¿Tú también vas a terapia?
Los términos de la salud mental se han abaratado hasta tal punto que cualquiera padece un trauma o una depresión. Queríamos visibilizar la salud mental y el resultado está siendo extraño
La periodista pregunta, “¿Cuál es tu persona favorita?”; la actriz responde, “hace un año te hubiera dicho dos o tres, pero ahora que voy a terapia te diré que mi persona favorita soy yo”. No digo el nombre de la artista porque en esta alarmante moda de presentar el egoísmo como el máximo logro de una terapia no hay día en que no nos topemos con un nuevo ejemplo. La duda es si es que todos van al mismo terapeuta o si se trata de una nueva corriente psicológica consistente en exacerbar el ego de quien, a buen seguro, ya lo tiene en cantidades ingentes. Da la impresión de que en esas misteriosas sesiones jamás se plantea esa disciplina saludable de mirar hacia fuera para descansar de nosotros mismos; lo que se impone es el ejercicio de doblar el tronco hacia delante hasta alcanzar con la vista ese asombroso catalejo que es el ombligo para bucear entonces por el profundo mar de nuestro propio yo, donde podemos encontrar traumas que hasta el momento no nos habían atormentado y un catálogo de reproches hacia quienes nos criaron o hacia los que no nos trataron con la consideración que nosotros, proyectos de genio, merecíamos.
Hasta el momento no se ha dado el caso de que una persona célebre confiese que tras un año de terapia ha llegado a la cruda conclusión de ser un gilipollas, un bobo preocupado tan solo por su bienestar, por sus sentimientos, experto en hacer la vida imposible al prójimo, incapaz de comparar su privilegio con la precariedad de otros y de considerar que lo que le pasa es solo un contratiempo y que la vida consiste en eso, en sortearlos.

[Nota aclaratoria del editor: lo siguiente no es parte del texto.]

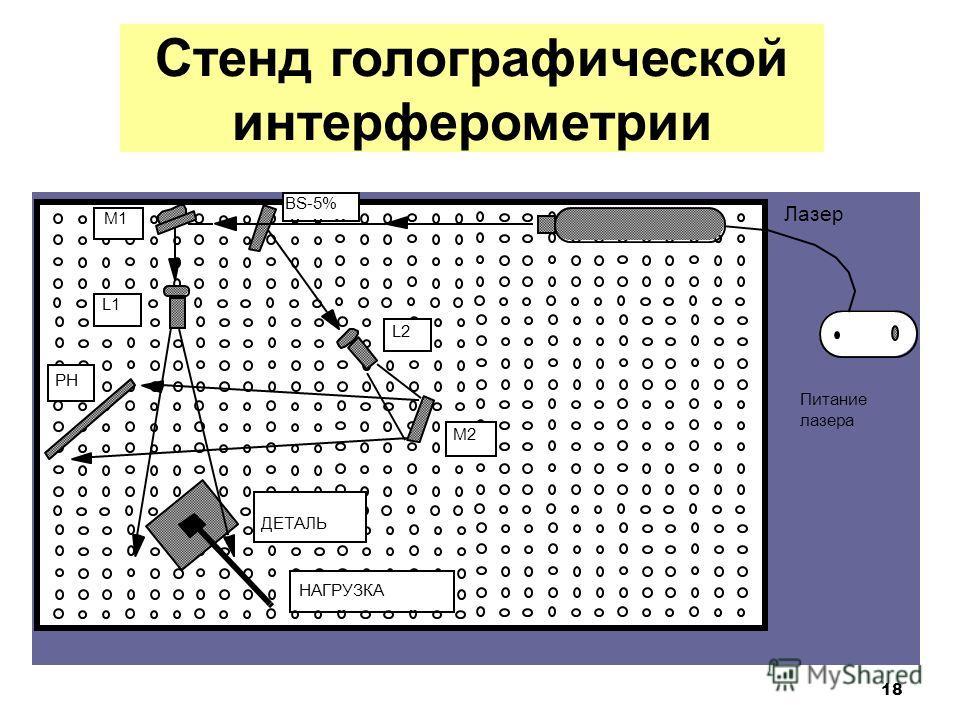 18 Стенд голографической интерферометрии Лазер BS-5% M1 L1 L2 PH M2 ДЕТАЛЬ Питание лазера НАГРУЗКА Стенд голографической интерферометрии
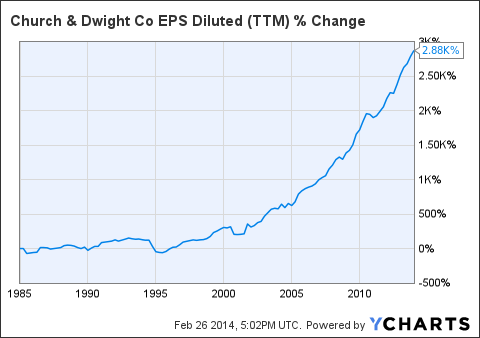 CHD EPS Diluted Chart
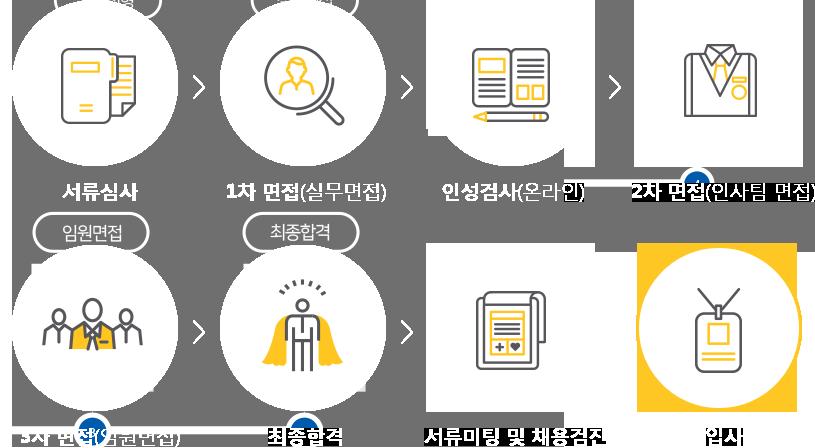 서류전형→1차 면접(실무면접)→인성검사(온라인)→2차 면접(인사팀 면접)→3차 면접(임원면접)→최종합격→서류미팅 및 신체검사→입사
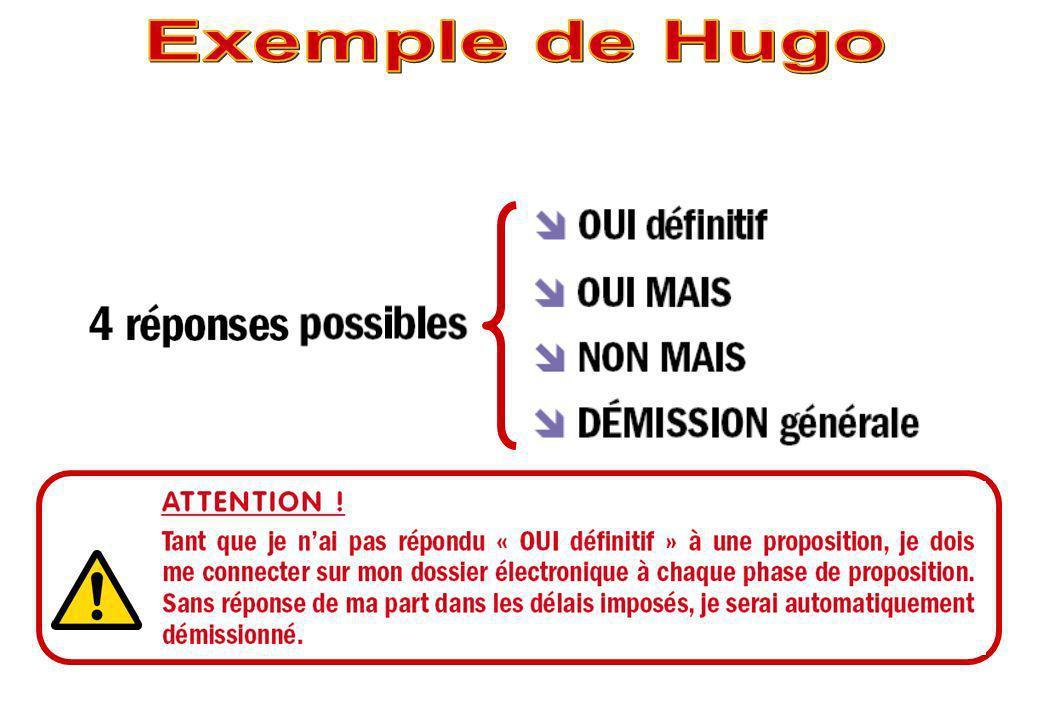 Exemple de Hugo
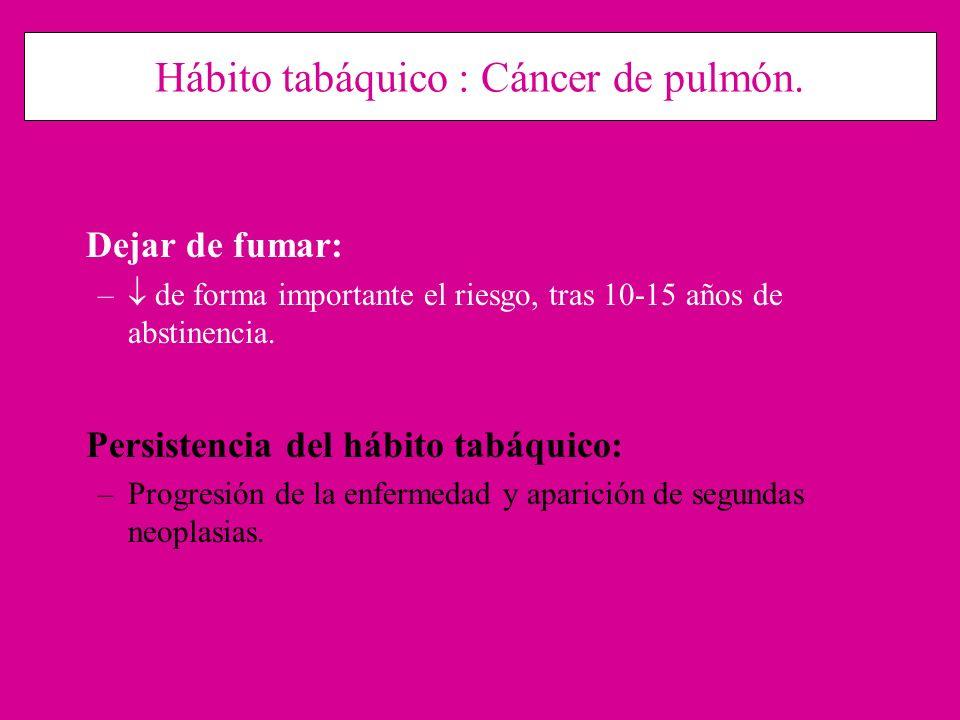 Hábito tabáquico : Cáncer de pulmón.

Pero los términos de la salud mental se han abaratado hasta tal punto que cualquiera padece un trauma o una depresión, cualquiera ha sido víctima en mayor o menor grado. No ha ocurrido tampoco que a la ya tópica cuestión sobre la terapia, alguien responda que si va y se somete a ella es porque ha de refrenar esos impulsos de chulería que le hicieron temible para los más débiles del patio del colegio.
Queríamos visibilizar la salud mental y el resultado está siendo extraño: solo tenemos noticias de aquellas personas que lidian con la exhibición pública, que disfrutando ya de una considerable atención se muestran vulnerables para ser perdonados por el éxito. Con muy buen criterio, Miguel Mihura se inventaba una enfermedad cada vez que se enfrentaba a un estreno. Hoy se habla sobre todo de la salud mental de personas que han de afrontar neurosis, estrés o inseguridad, como es lógico, pero que tienen la suerte de desahogar sus tormentos por medio de la creación, algo que no está al alcance de cualquiera. Tampoco está al alcance de todos los bolsillos pagarse un terapeuta, y ahí está la clave: fuera de la atención sanitaria privada quedan todos aquellos que han de colocarse en penosas listas de espera porque la saturada sanidad pública ha de priorizar entre los más graves y los que pueden resistir un poco más sin asistencia; quedan las que no pueden desprenderse del trauma lacerante; aquellos a los que la depresión no deja levantarse cada mañana; quedan personas que rumian su dolor por la calle porque no encuentran a quien las escuche y que aprecian el rechazo silencioso que provocan en la gente con la que se cruzan; quedan fuera de esa supuesta conversación sobre salud mental las que sufren soledades no deseadas; también las madres y padres que cuidan de un hijo esquizofrénico, ellos sí que saben del estigma del enfermo mental. Son personas a las que nadie entrevista, que no necesitan quererse más a sí mismas sino que la sociedad las ampare por ser su eslabón más débil. Está claro que no todo el mundo necesita terapia, aunque si puedes pagarla y te beneficia, bienvenida sea, pero ha de quedar claro que al hablar de las sesiones en público y de paso afirmar que has aprendido a quererte, no estás haciendo una labor social sino sobándole el lomo a tu insaciable yo.